Crisis Management: How to Handle A Crisis Like A Pro – Part 3: Post Crisis
By Michael Kunert,
Welcome to Part 3 of our discussion on handling a crisis like a professional. In Part 1,we talked about steps to take in your pre-crisis planning to prepare your team better should a crisis occur. In Part 2, we talked about going through the crisis and the importance of staying calm, focused, and thinking through the crisis.
This week, we’re talking post-crisis. What to do to learn and make your team better for the next “hit the fan” moment.
Phase 3 – Post Crisis
So your team made it through the crisis. Your message resonated with the community. The media is pleased, and everyone is taking a much-needed sigh of relief. Now what? Well, the campaign still needs to run, there’s still an election right around the corner.
However, in order to learn from the crisis, those involved should, as soon as possible after the crisis, debrief the events that occurred. This truly is the best way to learn from any failures the team may have experienced.
Debriefing (A Crisis Management Method)

» Data:
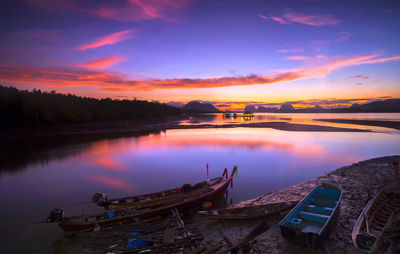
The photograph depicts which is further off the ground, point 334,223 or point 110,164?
point 334,223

» Task directions:
Print, word for word, the part of the crisis management article between "Crisis Management: How" and "around the corner.", inclusive. The listing comes from a source separate from the crisis management article.

» Output below:
Crisis Management: How to Handle A Crisis Like A Pro – Part 3: Post Crisis
By Michael Kunert,
Welcome to Part 3 of our discussion on handling a crisis like a professional. In Part 1,we talked about steps to take in your pre-crisis planning to prepare your team better should a crisis occur. In Part 2, we talked about going through the crisis and the importance of staying calm, focused, and thinking through the crisis.
This week, we’re talking post-crisis. What to do to learn and make your team better for the next “hit the fan” moment.
Phase 3 – Post Crisis
So your team made it through the crisis. Your message resonated with the community. The media is pleased, and everyone is taking a much-needed sigh of relief. Now what? Well, the campaign still needs to run, there’s still an election right around the corner.